Depuis le 1er janvier 2022, la loi Égalim impose à la restauration collective publique de proposer au moins 50 % de produits durables et de qualité, dont au moins 20 % de produits bio. Dans le département de la Côte-d’Or, une plate-forme propose de faire le lien entre producteurs locaux et les cantines scolaires et autres établissements de restauration collective: Agrilocal 21.
Le vote de la loi Égalim en 2018, complétée par celle visant à protéger la rémunération des agriculteurs, en 2021, en fait une obligation. Mais dans un département agricole comme la Côte-d’Or, c’est surtout une question de bon sens : pourquoi aller chercher loin les produits que l’on peut facilement trouver près de chez soi ? Pour mettre en relation – gratuitement – les acheteurs de la restauration collective publique avec les producteurs locaux, le Département anime, depuis 2018, la plate-forme Agrilocal 21. Un outil qui connaît un succès croissant.
« Ça reste moins cher »
« Nous avons connu, entre 2023 et 2024, une augmentation du nombre de commandes de 39 % », explique Romane Jobard, chargée de mission Alimentation de Proximité au Conseil départemental, qui précise que « nous avons régulièrement de nouveaux fournisseurs qui s’inscrivent. » Ce qui porte les chiffres en Côte-d’Or à « 160 fournisseurs et 89 établissements acheteurs.
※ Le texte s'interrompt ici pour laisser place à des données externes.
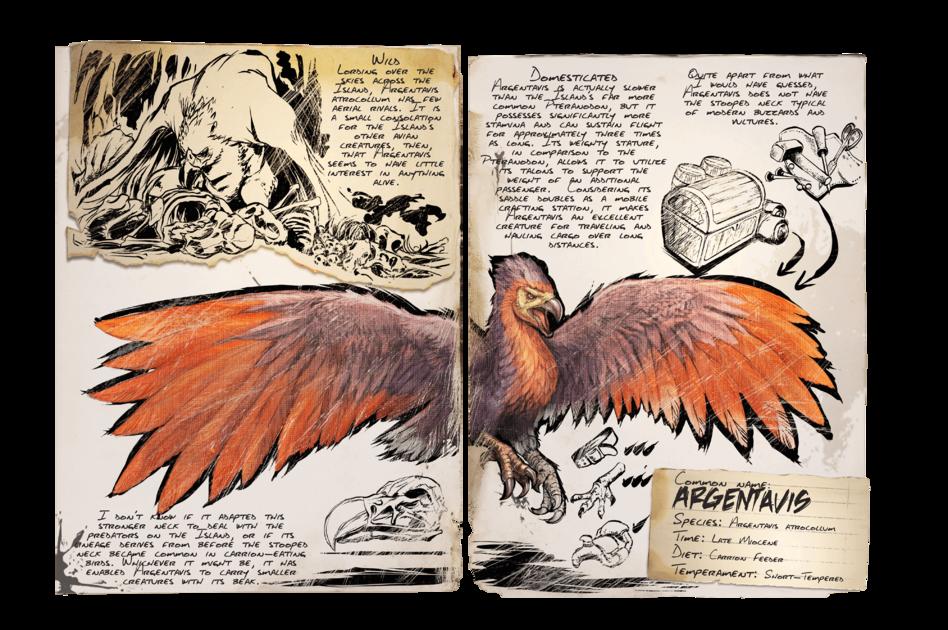 Ark Dinoliste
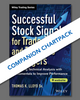 "Companion ChartPack for Thomas Lloyd's ""Successful Stock Signals for Traders and Portfolio Managers"""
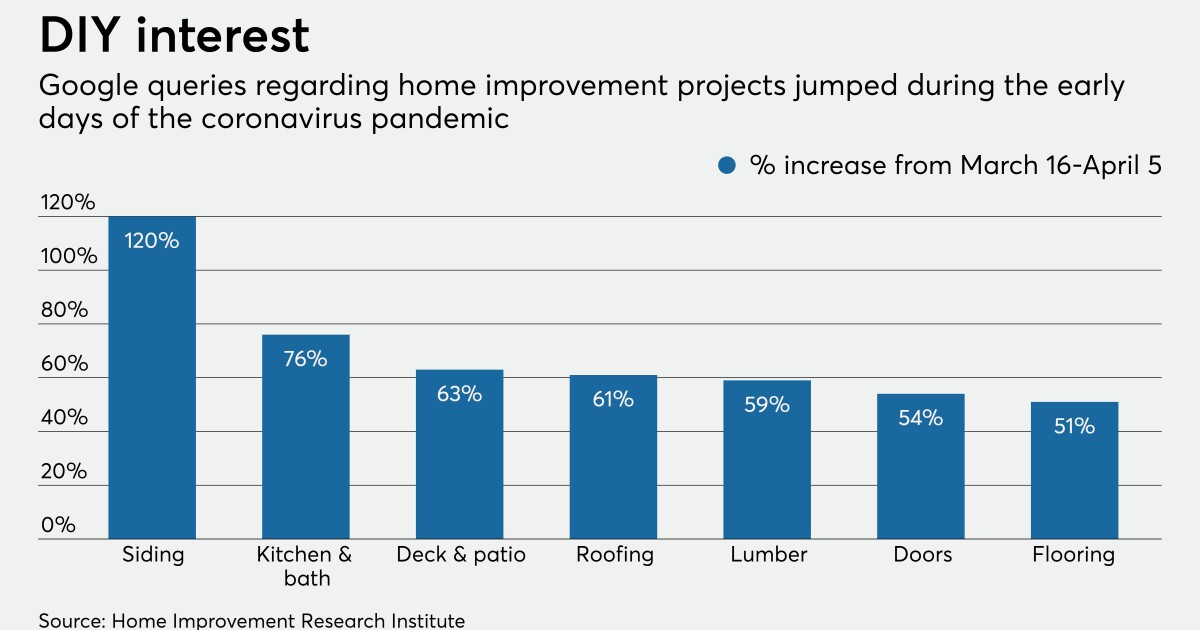 Home Improvement Lending Heating Up During Pandemic American Banker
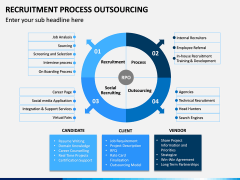 Recruitment Process Outsourcing PPT Slide 4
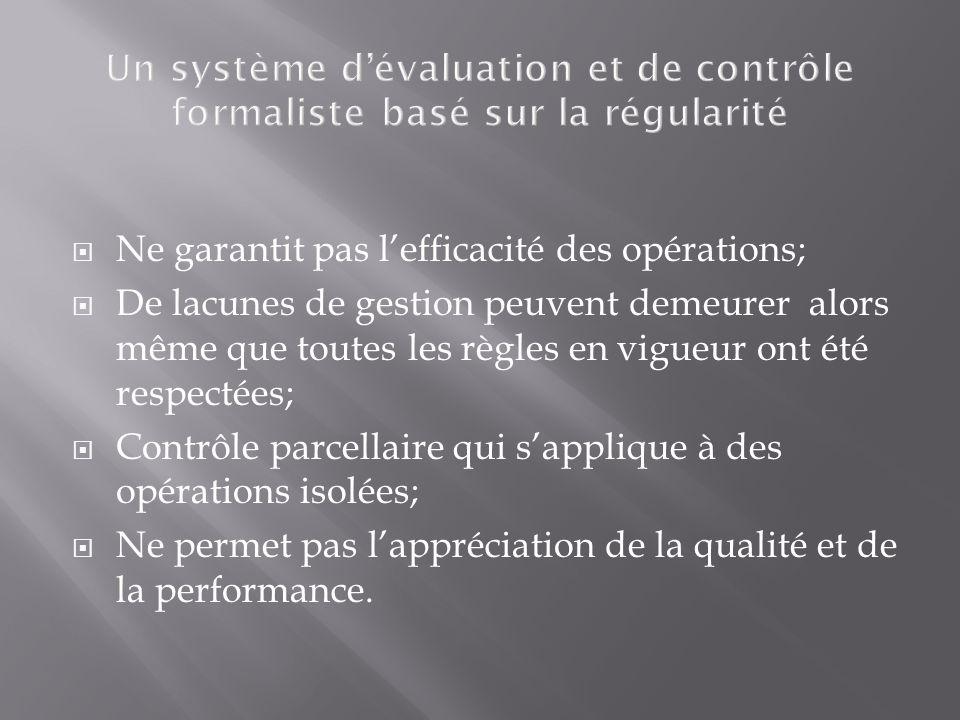 Ne garantit pas lefficacité des opérations; De lacunes de gestion peuvent demeurer alors même que toutes les règles en vigueur ont été respectées; Contrôle parcellaire qui sapplique à des opérations isolées; Ne permet pas lappréciation de la qualité et de la performance.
Principalement des collèges, mais aussi des lycées, des écoles, des cuisines centrales, quelques Ehpad, des armées, hôpitaux, un peu de restauration privée… »
Tout est conçu pour faciliter la vie aux acheteurs publics : « L’outil, approuvé juridiquement, permet de passer ces marchés dans les règles. Une passerelle avec la facturation sur Chorus Pro s’opère automatiquement. » Et pour « valoriser les circuits courts, les produits de qualité et le renforcement de l’économie locale », un onglet aide à localiser les producteurs au plus près des établissements.
Cheffe de restauration au collège François-Pompon de Saulieu, Nathalie Buisine est une adepte d’Agrilocal 21 : « Je passe en moyenne entre 50 et 60 consultations par mois. Dès que je vois qu’il faut faire une commande, par exemple des oignons, des légumes, de la viande… je lance une consultation. » Et contrairement aux idées reçues, les produits locaux et de qualité n’engendrent pas forcément de surcoûts : « Du point de vue du prix de revient, ça reste moins cher que le surgelé car c’est nous qui lavons, épluchons… c’est du travail en plus mais en s’organisant bien on arrive à sortir le menu en temps et en heure. Et puis il faut bien le dire, c’est meilleur ! »
Commandes groupées
Même ressenti à la communauté de communes du Mirebellois-Fontenois. Responsable des achats à la cuisine centrale de Mirebeau-sur-Bèze, Françoise Boiteux trouve ses fournisseurs « au maximum chez les producteurs locaux, et même dans la com’com’ si ça existe ». Le porc vient de Beaumont-sur-Vingeanne, le bœuf d’Is-sur-Tille, le poulet rôti de Bézouotte, les endives de Viévigne ou encore, les pleurotes de Tanay. « Il y a moins de personnes intermédiaires, ils arrivent à sortir des prix assez intéressants. Et eux ne nous comptent pas du tout de transport ! »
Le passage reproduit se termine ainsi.